+++ INFORMATION GIVEN
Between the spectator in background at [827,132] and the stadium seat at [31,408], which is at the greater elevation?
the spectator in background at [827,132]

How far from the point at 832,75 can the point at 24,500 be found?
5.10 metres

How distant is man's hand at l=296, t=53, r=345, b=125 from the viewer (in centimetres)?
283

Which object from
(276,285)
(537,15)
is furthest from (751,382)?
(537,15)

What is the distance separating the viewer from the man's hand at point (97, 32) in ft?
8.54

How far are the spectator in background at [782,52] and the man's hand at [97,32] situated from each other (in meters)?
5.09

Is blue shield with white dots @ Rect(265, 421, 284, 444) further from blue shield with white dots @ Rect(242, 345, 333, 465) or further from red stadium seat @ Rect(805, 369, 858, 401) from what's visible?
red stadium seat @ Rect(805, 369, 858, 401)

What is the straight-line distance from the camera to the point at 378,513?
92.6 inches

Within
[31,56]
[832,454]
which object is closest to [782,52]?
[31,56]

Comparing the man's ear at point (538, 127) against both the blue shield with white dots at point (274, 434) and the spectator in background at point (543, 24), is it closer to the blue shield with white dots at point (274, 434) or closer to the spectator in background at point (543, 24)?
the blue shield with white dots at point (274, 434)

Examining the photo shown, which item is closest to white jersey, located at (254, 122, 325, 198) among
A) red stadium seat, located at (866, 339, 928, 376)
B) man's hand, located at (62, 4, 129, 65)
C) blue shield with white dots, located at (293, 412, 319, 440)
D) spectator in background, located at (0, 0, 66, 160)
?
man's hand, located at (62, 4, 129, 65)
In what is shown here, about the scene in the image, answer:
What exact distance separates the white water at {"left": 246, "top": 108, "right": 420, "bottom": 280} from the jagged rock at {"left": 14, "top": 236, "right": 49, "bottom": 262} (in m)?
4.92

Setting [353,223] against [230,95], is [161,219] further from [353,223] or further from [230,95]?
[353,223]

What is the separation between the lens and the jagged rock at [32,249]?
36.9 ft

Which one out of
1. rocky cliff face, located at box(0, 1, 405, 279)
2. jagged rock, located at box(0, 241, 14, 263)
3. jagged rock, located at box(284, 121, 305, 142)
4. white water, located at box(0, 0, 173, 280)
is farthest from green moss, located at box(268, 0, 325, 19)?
++++++
+++ INFORMATION GIVEN
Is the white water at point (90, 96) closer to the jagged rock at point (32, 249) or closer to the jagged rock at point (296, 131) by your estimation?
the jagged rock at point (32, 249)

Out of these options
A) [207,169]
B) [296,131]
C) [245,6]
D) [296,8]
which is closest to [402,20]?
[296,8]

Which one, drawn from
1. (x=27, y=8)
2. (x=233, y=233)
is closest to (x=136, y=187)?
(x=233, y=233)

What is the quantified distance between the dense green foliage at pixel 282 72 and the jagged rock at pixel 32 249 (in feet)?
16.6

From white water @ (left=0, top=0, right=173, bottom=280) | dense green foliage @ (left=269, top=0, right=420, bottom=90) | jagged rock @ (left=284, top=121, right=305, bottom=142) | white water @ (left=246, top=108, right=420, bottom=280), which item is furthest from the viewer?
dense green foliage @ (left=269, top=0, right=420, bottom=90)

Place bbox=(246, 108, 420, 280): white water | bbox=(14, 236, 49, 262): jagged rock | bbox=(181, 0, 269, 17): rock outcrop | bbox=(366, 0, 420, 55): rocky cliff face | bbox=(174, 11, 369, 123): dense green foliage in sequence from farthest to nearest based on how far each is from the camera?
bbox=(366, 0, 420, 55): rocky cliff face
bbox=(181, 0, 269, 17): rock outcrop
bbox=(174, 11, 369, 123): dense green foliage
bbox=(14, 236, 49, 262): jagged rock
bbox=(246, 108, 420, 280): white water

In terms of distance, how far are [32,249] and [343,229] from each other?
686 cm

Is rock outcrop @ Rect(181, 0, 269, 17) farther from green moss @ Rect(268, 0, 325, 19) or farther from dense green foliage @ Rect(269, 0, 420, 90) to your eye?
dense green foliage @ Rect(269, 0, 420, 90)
++++++
+++ INFORMATION GIVEN
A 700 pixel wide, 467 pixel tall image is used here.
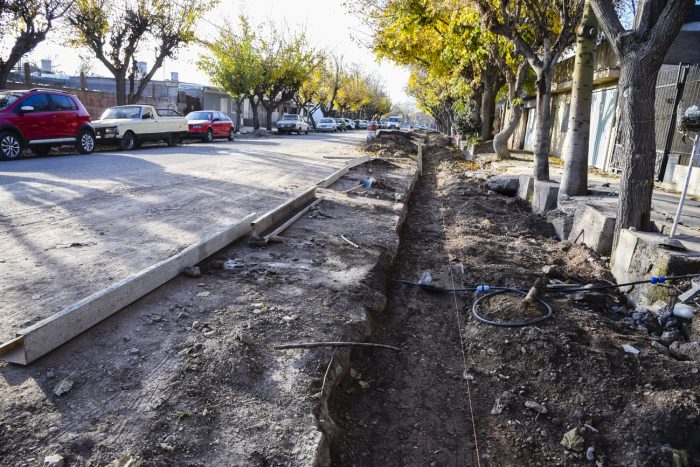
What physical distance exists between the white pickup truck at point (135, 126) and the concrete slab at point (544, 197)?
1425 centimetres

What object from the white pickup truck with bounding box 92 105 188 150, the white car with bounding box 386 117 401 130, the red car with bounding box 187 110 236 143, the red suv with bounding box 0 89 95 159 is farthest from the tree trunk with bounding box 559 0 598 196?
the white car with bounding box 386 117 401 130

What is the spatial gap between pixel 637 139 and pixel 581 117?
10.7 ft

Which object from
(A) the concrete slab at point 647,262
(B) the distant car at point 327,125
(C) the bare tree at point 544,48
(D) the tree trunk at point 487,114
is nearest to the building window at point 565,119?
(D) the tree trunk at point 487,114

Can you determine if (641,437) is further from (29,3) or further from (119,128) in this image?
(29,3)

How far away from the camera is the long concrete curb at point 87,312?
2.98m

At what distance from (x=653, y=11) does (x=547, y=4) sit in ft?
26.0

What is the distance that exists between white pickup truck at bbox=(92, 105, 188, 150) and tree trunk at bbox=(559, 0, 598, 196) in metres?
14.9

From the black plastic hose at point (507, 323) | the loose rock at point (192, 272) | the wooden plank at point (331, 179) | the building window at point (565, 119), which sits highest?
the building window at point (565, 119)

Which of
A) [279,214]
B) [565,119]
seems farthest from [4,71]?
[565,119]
++++++
* **REQUEST**
Recast the listing from the line with "Setting [353,223] against" to the line with "is farthest from green" as a numbered list, dropping the blank lines.

* **RESPONSE**
1. Setting [353,223] against [230,95], is [161,219] further from [353,223] or further from [230,95]?
2. [353,223]
3. What is the separation between the lens and the jagged rock at [32,249]?
4. 36.9 ft
5. Which one out of
6. 1. rocky cliff face, located at box(0, 1, 405, 279)
7. 2. jagged rock, located at box(0, 241, 14, 263)
8. 3. jagged rock, located at box(284, 121, 305, 142)
9. 4. white water, located at box(0, 0, 173, 280)
10. is farthest from green moss, located at box(268, 0, 325, 19)?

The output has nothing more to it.